*Problem to solve*.
Render the items below as a two-column CSV with the headers "item_text" and "answer", one row per item, each value in a single quoted field with line breaks replaced by spaces and any pictures left out. Begin at the line that has "From this snapshot, from" and continue through the end of the items.

*Extracted information*.
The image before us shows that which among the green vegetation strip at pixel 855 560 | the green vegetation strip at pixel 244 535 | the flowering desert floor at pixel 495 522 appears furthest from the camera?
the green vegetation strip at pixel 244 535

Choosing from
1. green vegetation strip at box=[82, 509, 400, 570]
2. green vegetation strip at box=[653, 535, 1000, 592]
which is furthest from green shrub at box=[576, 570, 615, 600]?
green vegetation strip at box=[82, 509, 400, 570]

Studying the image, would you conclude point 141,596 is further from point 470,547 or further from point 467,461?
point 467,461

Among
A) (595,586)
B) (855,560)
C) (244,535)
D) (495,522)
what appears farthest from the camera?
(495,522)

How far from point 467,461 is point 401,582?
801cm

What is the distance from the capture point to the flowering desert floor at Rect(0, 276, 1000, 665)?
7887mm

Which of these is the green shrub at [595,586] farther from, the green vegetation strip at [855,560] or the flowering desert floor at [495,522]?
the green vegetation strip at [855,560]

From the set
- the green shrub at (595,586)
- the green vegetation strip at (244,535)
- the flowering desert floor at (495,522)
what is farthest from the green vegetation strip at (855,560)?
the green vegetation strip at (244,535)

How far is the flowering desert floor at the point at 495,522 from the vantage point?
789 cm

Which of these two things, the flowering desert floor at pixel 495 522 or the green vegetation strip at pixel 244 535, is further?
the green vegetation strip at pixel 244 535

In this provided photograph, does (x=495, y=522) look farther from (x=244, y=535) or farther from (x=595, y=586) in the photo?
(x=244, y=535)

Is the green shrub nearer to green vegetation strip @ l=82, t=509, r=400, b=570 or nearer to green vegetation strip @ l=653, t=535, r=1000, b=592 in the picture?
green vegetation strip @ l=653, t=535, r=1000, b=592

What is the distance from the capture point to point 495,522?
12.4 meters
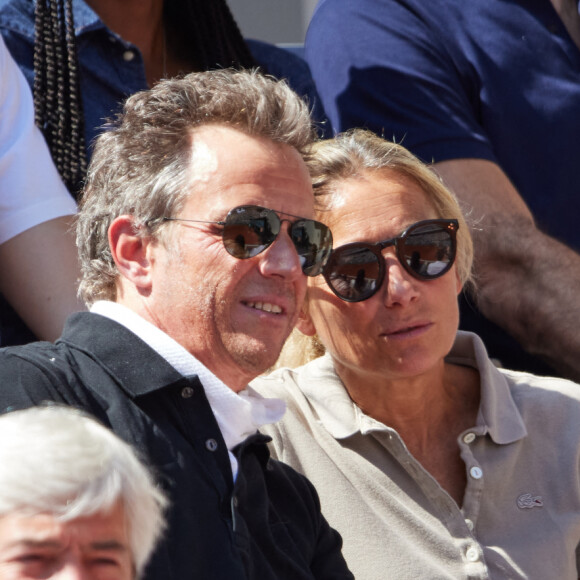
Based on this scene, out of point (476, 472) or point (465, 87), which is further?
point (465, 87)

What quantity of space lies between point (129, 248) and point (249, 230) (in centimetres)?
25

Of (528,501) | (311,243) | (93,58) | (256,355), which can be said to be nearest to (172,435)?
(256,355)

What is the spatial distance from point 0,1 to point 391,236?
4.18 ft

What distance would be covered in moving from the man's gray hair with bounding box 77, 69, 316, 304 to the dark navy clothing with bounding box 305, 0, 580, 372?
1010mm

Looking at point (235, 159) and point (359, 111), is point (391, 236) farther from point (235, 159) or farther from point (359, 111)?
point (359, 111)

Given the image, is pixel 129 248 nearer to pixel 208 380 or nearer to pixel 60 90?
pixel 208 380

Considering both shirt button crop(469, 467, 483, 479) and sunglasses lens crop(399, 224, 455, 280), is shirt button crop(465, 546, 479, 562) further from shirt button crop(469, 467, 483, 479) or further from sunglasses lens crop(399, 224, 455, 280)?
sunglasses lens crop(399, 224, 455, 280)

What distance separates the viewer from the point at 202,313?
214cm

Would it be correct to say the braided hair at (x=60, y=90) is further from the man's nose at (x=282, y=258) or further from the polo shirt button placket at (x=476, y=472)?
the polo shirt button placket at (x=476, y=472)

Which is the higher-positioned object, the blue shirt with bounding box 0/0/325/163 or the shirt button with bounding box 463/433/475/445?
the blue shirt with bounding box 0/0/325/163

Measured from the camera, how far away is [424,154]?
11.1 feet

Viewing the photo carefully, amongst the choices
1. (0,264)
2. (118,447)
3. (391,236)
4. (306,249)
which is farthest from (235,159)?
(118,447)

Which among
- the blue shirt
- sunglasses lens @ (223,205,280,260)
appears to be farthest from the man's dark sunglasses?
the blue shirt

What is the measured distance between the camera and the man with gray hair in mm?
1888
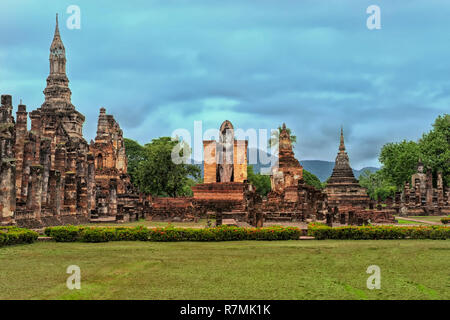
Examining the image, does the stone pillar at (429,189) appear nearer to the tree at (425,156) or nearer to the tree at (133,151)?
the tree at (425,156)

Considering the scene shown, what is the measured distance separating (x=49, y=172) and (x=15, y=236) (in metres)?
9.92

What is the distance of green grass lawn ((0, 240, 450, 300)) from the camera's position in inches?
328

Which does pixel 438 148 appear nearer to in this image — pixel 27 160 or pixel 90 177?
pixel 90 177

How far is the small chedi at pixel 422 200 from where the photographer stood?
45312 mm

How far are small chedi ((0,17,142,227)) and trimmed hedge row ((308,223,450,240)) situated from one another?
14.4 metres

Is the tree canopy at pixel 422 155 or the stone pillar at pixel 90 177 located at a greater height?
the tree canopy at pixel 422 155

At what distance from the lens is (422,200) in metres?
50.9

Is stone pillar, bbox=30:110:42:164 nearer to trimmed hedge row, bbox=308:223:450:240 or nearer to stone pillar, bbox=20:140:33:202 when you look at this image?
stone pillar, bbox=20:140:33:202

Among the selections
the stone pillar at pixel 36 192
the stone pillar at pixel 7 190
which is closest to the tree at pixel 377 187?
the stone pillar at pixel 36 192

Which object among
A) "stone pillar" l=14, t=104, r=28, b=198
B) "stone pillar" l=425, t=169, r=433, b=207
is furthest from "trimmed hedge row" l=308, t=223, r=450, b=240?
"stone pillar" l=425, t=169, r=433, b=207

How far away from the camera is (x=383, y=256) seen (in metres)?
13.2

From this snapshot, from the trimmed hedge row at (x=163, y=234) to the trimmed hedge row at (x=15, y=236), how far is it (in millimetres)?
919

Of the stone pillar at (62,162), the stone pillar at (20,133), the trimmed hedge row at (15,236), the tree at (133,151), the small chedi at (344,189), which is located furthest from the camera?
the tree at (133,151)
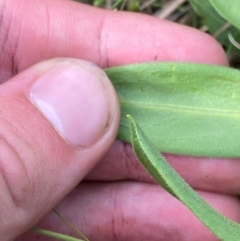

*Output of the exercise*.
item_text,answer
"From this snapshot, from the trimmed hedge row at (x=163, y=234) to the trimmed hedge row at (x=15, y=236), how far is it (in millimetres)?","919"
"Of the stone pillar at (62,162), the stone pillar at (20,133), the trimmed hedge row at (15,236), the tree at (133,151), the small chedi at (344,189), which is located furthest from the camera?","the tree at (133,151)"